Türkiye’de herkes maddi bakımdan çökerken bankaların para kazandığı, kâr açıkladığı malûm konuların başında geliyor. Yıllarca bundan memnun olan iktidar, musluk kesilince en başı düzeyinde ‘faiz lobisi’ diyerek suçlama atağına bile geçti.
Fakat hep diyorum ya; bu iktidarın söylediklerine değil, yaptıklarına bakın diye, işte şu an Meclis’e indirilmeye çalışılan yeni Tüketici Yasası ile iktidar beni bir kez daha haklı çıkardı.
Bugüne kadar başta kart aidatları olmak üzere kazanılmış tüm hukuk mücadelesini çöpe atıp, yasaya aykırı toplanan paralı legalleştiriyor. Dosya masrafından kart üyelik ücretine kadar toplanan paraların ne önemi var diyebilirsiniz? Ama açıklanan kârın yüzde 65’ini oluşturuyorsa, durup düşünmek lazım.
Şimdi çok geç kalınmış bir uygulama da gündeme geliyor. Bankaların kredi verirken, gelir/kredilendirme dengesine bakması gibi… ‘Neden çok geç’ denilirse rakamı verelim: Tüketici kredileri 15 Kasım 2013 itibariyle toplamda 241 milyar TL’yi aştı.

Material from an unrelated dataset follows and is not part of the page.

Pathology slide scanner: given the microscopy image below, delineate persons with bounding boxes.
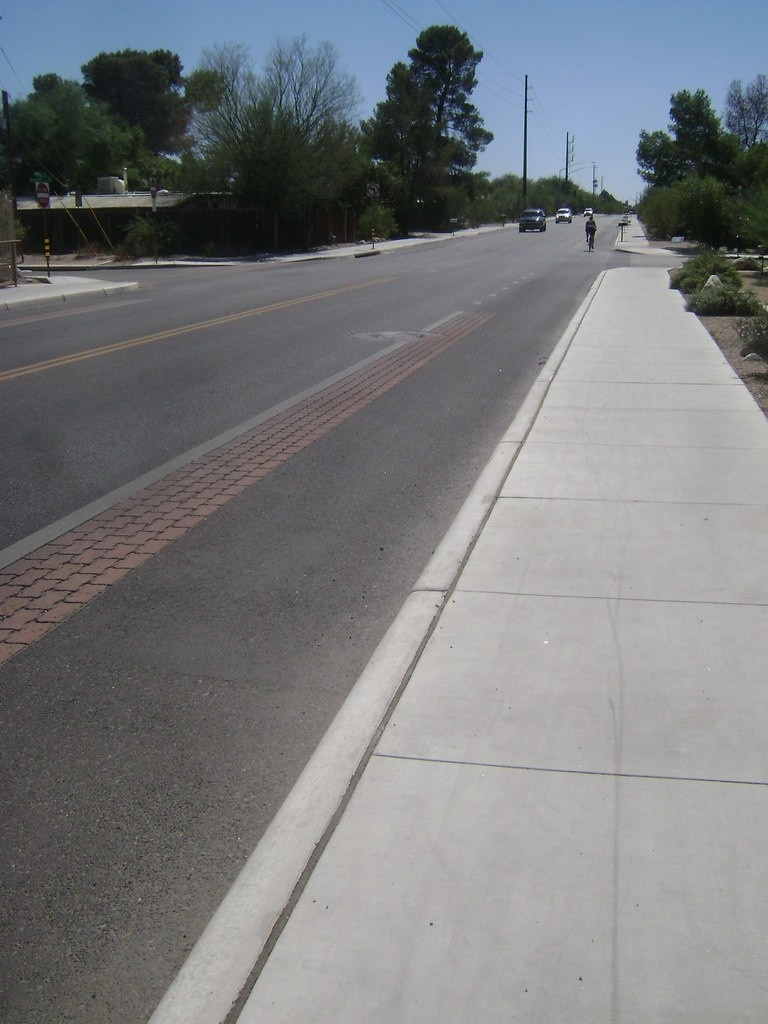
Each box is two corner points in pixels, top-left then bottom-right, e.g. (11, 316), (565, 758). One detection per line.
(585, 217), (597, 249)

Bir taraftan tüketim ekonomisi uygulayacaksınız, öte taraftan kredi kartı kullanmama tavsiyesi vereceksiniz ama ekonomideki vergilerinizden iç piyasa hareketleriyle ithalatı finanse eetmeye kadar devinimi böyle sağlayacaksınız, sonra da çıkıp şikâyet edeceksiniz.
Fakat bankalar da boş durmuyor elbette… Bugünlerde televizyonlarda yeni bir bankanın reklamını izliyorsunuz. Diyor ki gelin kredi kartı alın, hemen 50 TL’lik çip puan bizden hediye…
Adapazarı’ndan bir olay aktaracağım şimdi sizlere… Bu sadece bir ilde iki kişi… Bir de ülkenin dört bir yanında kimbilir neler oluyor? Vaka şu:
Ödeme kabiliyeti yüksek ve bugüne kadar da hiç boşa düşmemiş, dönem borcunun da tamamını yatırmış bir esnaf ile bir memurun ayrı ayrı ama ortak hikâyesi..
Bu yeni bankaya kredi kartı almak için başvuruyorlar. Bankadan gelen cevap, gelir/gider dengeleri açısından toplam kredi limitlerinin bankalararası işlemlerde dolu olduğu yönünde… Deniliyor ki, bazı bankalardaki limitlerinizi düşürün biz de size kredi verelim.
Aslına bakarsanız bu tam da olması gerektiği gibi bir hareket. İktidar bununla ilgili bir düzenleme falan yapmıyor. Zaten mevcut kanun bunu öngörüyor. Yapılan sadece yıllardır kanunun çiğnenmesine göz yummak… Yine de buraya kadar her şey normal…
Ama asıl şenlik buradan sonra başlıyor. Birbirinden habersiz bu iki isme banka kredi kartı yolluyor. Limit ne? 1 TL… Yanlış okumadınız 1 TL… Memur olan vatandaş bankayı arıyor, bu limitin güvenlik nedeniyle mi bu miktarda olup olmadığını soruyor. Yanıt: Hayır…
İşte ahlâksızlık burada başlıyor. Toplam kredi limiti en üst seviyede olduğu için kredi açmıyorsun. Ama 1 TL limitli kart yollayıp, hem diğer bankalardan müşteri çalmaya çalışıyor, bu gerçekleşmezse de kuruluş olarak kendine yeni kaynak kapısı açıyorsun.
Peki nasıl? Kartı gönderdiğine, yeni çıkacak kanun da kartlardan aidat almayı bankaya hak olarak (hukuka rağmen) devrettiğine göre, hiçbir şey yapmasa dosya parasından kart aidatına kadar müşteriye bir fatura çıkacak. Böylece kredi vermeden, banka gelir elde etmiş olacak.
Kimbilir belki de 1 TL’lik müşterilerini toplayıp, yurtdışına giderek ‘potansiyelim bu’ deyip sendikasyon alacak. Ne güzel iş değil mi? Sonra da iktidarın başı ve ekonomi yönetimi çıkıp bankacılardan şikâyet edecek.
Sonuç: Banka + iktidar: 1 – Vatandaş: 0… ‘Kayıkçı kavgasını yapar, ama hayata geçirirken yaptıklarına göz yumarız’ tavrı bu kadar açık ortaya konulabilir mi? Mesaj net: “Kredi yok, ama size kart yollayıp paranızı hortumlayabiliriz. Sakıncası var mı?”